WASHINGTON, March 1 (UPI) — After sweeping the South, Democratic contender Hillary Clinton will win a majority of Super Tuesday contests, strengthening her grip on the party’s presidential nomination.

The former Secretary of State is projected to win the single largest prize of the night, Texas. She is also projected to win in Georgia, Virginia, Alabama, Tennessee, Massachusetts and Arkansas, exit polling indicates.

A buoyant Clinton gave a victory speech in Miami, where she took a veiled shot at the Republican front-runner, Donald Trump.

Referencing his slogan, “Make America great again,” Clinton quipped: “America never stopped being great. We have to make America whole. We have to fill in what’s been hollowed out.”

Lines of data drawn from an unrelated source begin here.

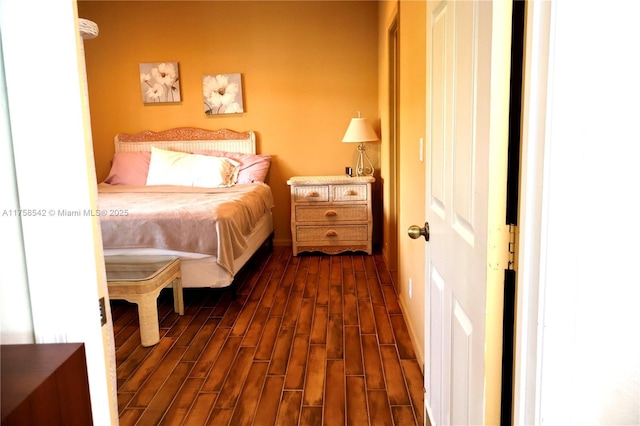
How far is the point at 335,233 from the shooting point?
4391 millimetres

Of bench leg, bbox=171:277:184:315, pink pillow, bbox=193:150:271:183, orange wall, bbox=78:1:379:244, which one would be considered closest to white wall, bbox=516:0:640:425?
bench leg, bbox=171:277:184:315

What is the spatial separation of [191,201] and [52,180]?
2.69 m

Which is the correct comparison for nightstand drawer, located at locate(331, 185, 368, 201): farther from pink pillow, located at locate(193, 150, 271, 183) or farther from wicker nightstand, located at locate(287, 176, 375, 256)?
pink pillow, located at locate(193, 150, 271, 183)

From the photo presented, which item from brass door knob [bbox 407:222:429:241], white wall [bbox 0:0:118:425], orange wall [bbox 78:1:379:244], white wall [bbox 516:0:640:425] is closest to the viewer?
white wall [bbox 516:0:640:425]

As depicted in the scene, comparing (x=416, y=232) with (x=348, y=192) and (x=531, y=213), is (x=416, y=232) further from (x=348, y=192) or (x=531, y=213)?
(x=348, y=192)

Sen. Bernie Sanders, meanwhile, is projected to win his home state’s primary in Vermont, where he was widely expected to dominate. Sanders also found victories in Oklahoma, Minnesota and Colorado.

A defiant Sanders addressed a rowdy group of supporters in his home state shortly after polls closed there, but well before results were clear in the larger Super Tuesday states at stake — where Clinton was heavily favored to roll up victories.

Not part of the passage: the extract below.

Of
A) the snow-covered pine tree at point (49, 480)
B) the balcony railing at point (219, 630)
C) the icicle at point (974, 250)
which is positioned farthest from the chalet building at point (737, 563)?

Despite a big night for Clinton across the South and elsewhere, Sanders pledged to fight on and reminded voters the real race is won by the delegate count, not the candidates’ win-loss record. He pledged to continue his campaign through to the Democratic convention in the summer.

“Let me remind you what the media often forgets about,” Sanders said. “It is not winner-take-all. … By the end of tonight, we are going to win many hundreds of delegates. At the end of tonight, 15 states will have voted, 35 states remains. We are going to take our fight … to every one of those states.”

Virginia, Georgia and Vermont were called immediately after polls closed by multiple media outlets. The same was true for Arkansas, where her husband was governor, and in Texas. She looked to win each state by wide margins.

The same could not be said for liberal Massachusetts, where she squeaked out a victory, her first in the Northeast after Sanders rolled to victory in New Hampshire and his home state of Vermont. The Sanders campaign hoped to mount challenges to Clinton there and nearly pulled it off. Clinton’s margin was only about 2 percentage points.

Clinton continued to dominate among black voters. In each state she won, Clinton carried no less than 75 percent of black voters — and more than 90 percent in some states.

Earlier in the day, Clinton campaigned in Minnesota as votes were being cast across the country on Tuesday, flanked by several of the state’s most prominent Democrats, including Gov. Mark Dayton and the mayor of Minneapolis.

Clinton badly lost Minnesota’s caucus to then-Sen. Barack Obama in 2008, but sought to avoid a repeat this time around with a last-minute campaign push.